Kolaborasi juga tidak terjadi di dalam lingkup Puskesmas, karena biasanya
pasien resiko tinggi seperti pada kasusu Ny K hamil dengan usia 39 Tahun,
merupakan kasus kehamilan dengan resiko tinggi jadi sebaiknya kehamilannya
di pantau dan dikonsulkan dengan Dokter Puskesmas sehingga bisa di
antisipasi untuk rencana persalinannya bisa dilakukan di Puskesmas atau di
rujuk ke RS.
Bidan desa juga harusnya bisa berkolaborasi dengan Dukun bayi/paraji dengan
melibatkan lintas sektor, sehingga semua persalinan ditolong oleh tenaga
kesehatan bukan dukun bayi/paraji.

C. MENGAPA HAL TERSEBUT SELALU BERULANG?


Hal tersebut berulang bisa karena berbagai faktor, salah satunya adalah masalah
Fasilitas RSUD yang kurang memadai, dana yang tidak mencukupi untuk melakukan
atau membeli alat kesehatan yang dibutuhkan untuk meningkatkan mutu pelayanan.

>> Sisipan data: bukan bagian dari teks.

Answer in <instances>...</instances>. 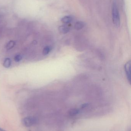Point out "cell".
<instances>
[{"label":"cell","mask_w":131,"mask_h":131,"mask_svg":"<svg viewBox=\"0 0 131 131\" xmlns=\"http://www.w3.org/2000/svg\"><path fill=\"white\" fill-rule=\"evenodd\" d=\"M112 15L114 24L117 27H119L120 24V20L117 2L115 0H114L112 3Z\"/></svg>","instance_id":"obj_1"},{"label":"cell","mask_w":131,"mask_h":131,"mask_svg":"<svg viewBox=\"0 0 131 131\" xmlns=\"http://www.w3.org/2000/svg\"><path fill=\"white\" fill-rule=\"evenodd\" d=\"M37 119L34 117H28L24 118L22 121V125L25 127H30L35 124Z\"/></svg>","instance_id":"obj_2"},{"label":"cell","mask_w":131,"mask_h":131,"mask_svg":"<svg viewBox=\"0 0 131 131\" xmlns=\"http://www.w3.org/2000/svg\"><path fill=\"white\" fill-rule=\"evenodd\" d=\"M125 71L128 81L130 84L131 82V61H128L126 63L124 66Z\"/></svg>","instance_id":"obj_3"},{"label":"cell","mask_w":131,"mask_h":131,"mask_svg":"<svg viewBox=\"0 0 131 131\" xmlns=\"http://www.w3.org/2000/svg\"><path fill=\"white\" fill-rule=\"evenodd\" d=\"M80 112V110L78 108H72L68 111V115L71 117H73L78 114Z\"/></svg>","instance_id":"obj_4"},{"label":"cell","mask_w":131,"mask_h":131,"mask_svg":"<svg viewBox=\"0 0 131 131\" xmlns=\"http://www.w3.org/2000/svg\"><path fill=\"white\" fill-rule=\"evenodd\" d=\"M58 30L62 34H66L69 32L70 29L67 26L62 25L59 27Z\"/></svg>","instance_id":"obj_5"},{"label":"cell","mask_w":131,"mask_h":131,"mask_svg":"<svg viewBox=\"0 0 131 131\" xmlns=\"http://www.w3.org/2000/svg\"><path fill=\"white\" fill-rule=\"evenodd\" d=\"M85 24L84 22L79 21L76 23L74 25V28L76 30H81L84 27Z\"/></svg>","instance_id":"obj_6"},{"label":"cell","mask_w":131,"mask_h":131,"mask_svg":"<svg viewBox=\"0 0 131 131\" xmlns=\"http://www.w3.org/2000/svg\"><path fill=\"white\" fill-rule=\"evenodd\" d=\"M72 20V18L71 16H66L62 18L61 21L64 24H68L70 23Z\"/></svg>","instance_id":"obj_7"},{"label":"cell","mask_w":131,"mask_h":131,"mask_svg":"<svg viewBox=\"0 0 131 131\" xmlns=\"http://www.w3.org/2000/svg\"><path fill=\"white\" fill-rule=\"evenodd\" d=\"M11 59L9 58H7L4 61L3 66L5 68H8L11 66Z\"/></svg>","instance_id":"obj_8"},{"label":"cell","mask_w":131,"mask_h":131,"mask_svg":"<svg viewBox=\"0 0 131 131\" xmlns=\"http://www.w3.org/2000/svg\"><path fill=\"white\" fill-rule=\"evenodd\" d=\"M15 42L13 41H9L6 45V47L7 50H10V49H12V48L14 47V46L15 45Z\"/></svg>","instance_id":"obj_9"},{"label":"cell","mask_w":131,"mask_h":131,"mask_svg":"<svg viewBox=\"0 0 131 131\" xmlns=\"http://www.w3.org/2000/svg\"><path fill=\"white\" fill-rule=\"evenodd\" d=\"M51 51V47L49 46H47V47H45L43 49V55L45 56V55H47Z\"/></svg>","instance_id":"obj_10"},{"label":"cell","mask_w":131,"mask_h":131,"mask_svg":"<svg viewBox=\"0 0 131 131\" xmlns=\"http://www.w3.org/2000/svg\"><path fill=\"white\" fill-rule=\"evenodd\" d=\"M14 59L15 61V62H18L20 61L22 59V57L20 54H17L15 57Z\"/></svg>","instance_id":"obj_11"},{"label":"cell","mask_w":131,"mask_h":131,"mask_svg":"<svg viewBox=\"0 0 131 131\" xmlns=\"http://www.w3.org/2000/svg\"><path fill=\"white\" fill-rule=\"evenodd\" d=\"M0 131H6L4 129H2V128H0Z\"/></svg>","instance_id":"obj_12"}]
</instances>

Masalah komunikasi yang kurang efektif sehingga menimbulkan kesalah pahaman
antar keluarga pasien dengan RS.
Evaluasi semua sistem yang berkesinambungan belum dilaksanakan sepenuhnya
sehingga kasus yang sama bisa terulang kembali.
D. SANKSI YANG DIBERIKAN SESUAI ATURAN YANG BERLAKU
Sanksi yang diberikan jika RS tersebut terbukti melakukan kelalaian atau malpraktik
maka dapat dikenakan pasal 359 atau 360 KUHP yang berbunyi karena kesalahannya
mengakibatkan orang meninggal dipidana 5 Tahun.
Jika tidak terbukti melakukan kelalaian atau malpraktik, maka RS dan dinas
Kesehatan melakukan audiensi dengan keluarga pasien serta media untuk
membersihkan nama baik RS agar masyarakat kembali percaya dengan RS tersebut.